October saw the launch of OldWeather, a project in which GalaxyZoo applied its crowdsourcing technology to transcription of Royal Navy ship's logs from WWI. As I write, volunteers have transcribed an astonishing 308169 pages of logs — many of which include multiple records. I hope to do a more detailed review of the software soon, but for now let me note how elegantly the software uses the data itself to engage volunteers, so that transcribers can see the motion of "their ship" on a map as they enter dates, latitudes and longitudes. This leverages the immersive nature of transcription as an incentive, projecting users deep within history.

The North American Bird Phenology Program transcribed nearly 160,000 species sighting cards between December 2009 and 2010 and maintained their reputation as a model for crowdsourcing projects by publishing the first user satisfaction survey for a transcription tool. Interestingly the program seems to have followed a growth pattern a bit similar to Wikipedia's, as the cards transcribed rose from 203,967 to 362,996 while the number of volunteers only increased from 1,666 to 2,204 (32% vs 78%) — indicating that a core of passionate volunteers remain the most active contributors.

I've only recently discovered Demogen, a project operated by the Belgium Rijksarchief to enlist the public to index handwritten death notices. Although most of the documentation is in Flemish, the Windows-based transcription software will also operate in French. I've had trouble finding statistics on how many of the record sets have been completed (a set comprising a score of pages with half a dozen personal records per page). By my crude estimate, the 4000ish sets are approximately 63% indexed — say a total of 300,000 records to date. I'd like to write a more detailed review of Demogen/Visu and would welcome any pointers to project status and community support pages.

Ancestry.com's World Archives Project has been operating since 2008, but I've been unable to find any statistics on the total number of records transcribed. The project allows volunteers to index personal information from a fairly heterogeneous assortment of records scanned from microfilm. Each set of records has its own project page with help and statistics. The keying software is a Windows-based application free for download by any Ancestry.com registered user, while support is provided through discussion boards and a wiki.

Ongoing Free-form Transcription Projects
While I've written about Wikisource and its ProofreadPage plug-in before, it remains worth very much following. More than two hundred thousand scanned pages have been proofread, had problems reconciled, and been reviewed out of 1.3 million scanned pages. Only a tiny percent of those are handwritten, but that's still a few thousand pages, making it the most popular automated free-form transcription tool.

This blog was started to track my own work developing FromThePage to transcribe Julia Brumfield's diaries. As I type, beta.fromthepage.com hosts 1503 transcribed pages—of which 988 are indexed and annotated—and volunteers are now waiting on me to prepare and upload more page images. Major developments in 2010 included the release of FromThePage on GitHub under a Free software license and installation of the software by the Balboa Park Online Collaborative for transcription projects by their member institutions.

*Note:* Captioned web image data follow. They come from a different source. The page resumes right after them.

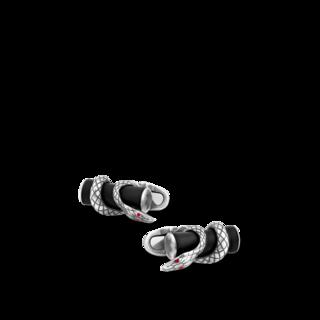 Montblanc Manschettenknöpfe Manschettenknöpfe, stabförmig, in Silber mit Schlangenmotiv 124059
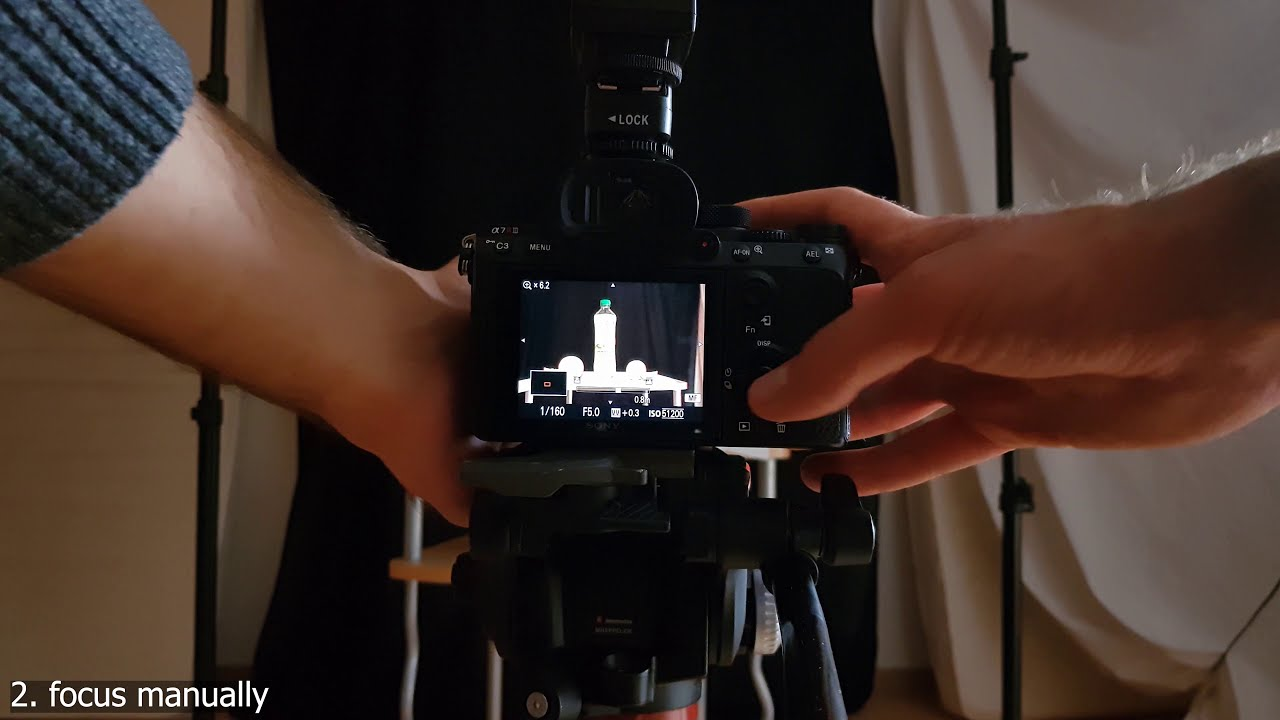 product photography diy at home by elia cavas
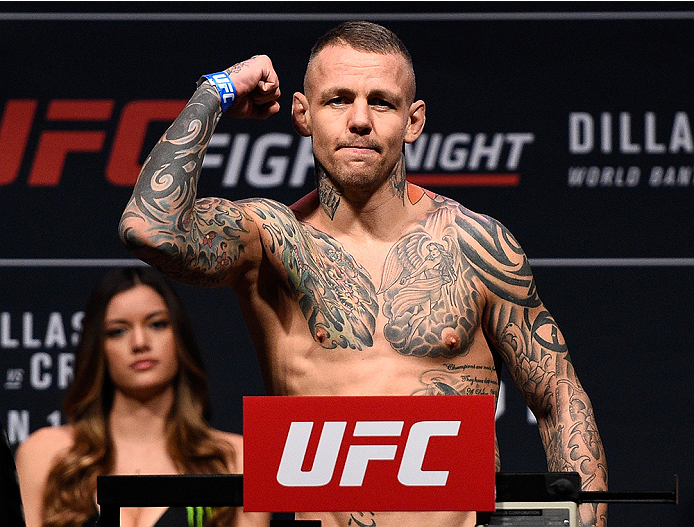 BOSTON, MA - JANUARY 16:  Ross Pearson of England weighs in during the UFC weigh-in at the Wang Theatre on January 16, 2016 in Boston, Massachusetts. (Photo by Jeff Bottari/Zuffa LLC/Zuffa LLC via Getty Images)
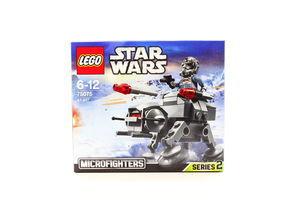 Конструктор Star Wars 6-12 LEGO 75075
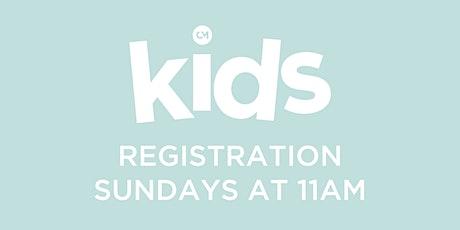 Kids Registration: Sunday, June 27th tickets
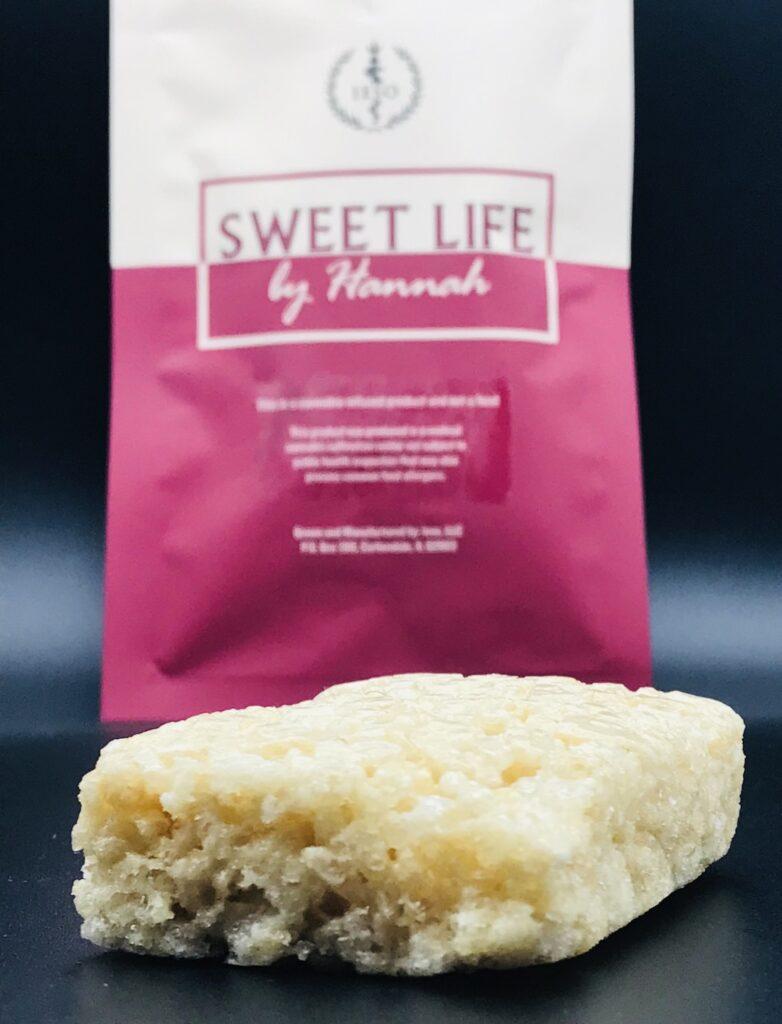 Sweet Life by Hannah Marsh Mellow Treat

Probably the biggest news this year was TranscribeBentham, a project at University College London to crowdsource the transcription of Jeremy Bentham's papers. This involved the development of Transcription Desk, a MediaWiki-based tool which is slated to be released under an open-source license. The team of volunteers had transcribed 737 pages of very difficult handwriting when I last consulted the Benthamometer. The Bentham team has done more than any other transcription tool to publicize the field -- explaining their work on their blog, reaching out through the media (including articles in the Chronicle of Higher Education and the New York Times), and even highlighting other transcription projects on Melissa Terras's blog.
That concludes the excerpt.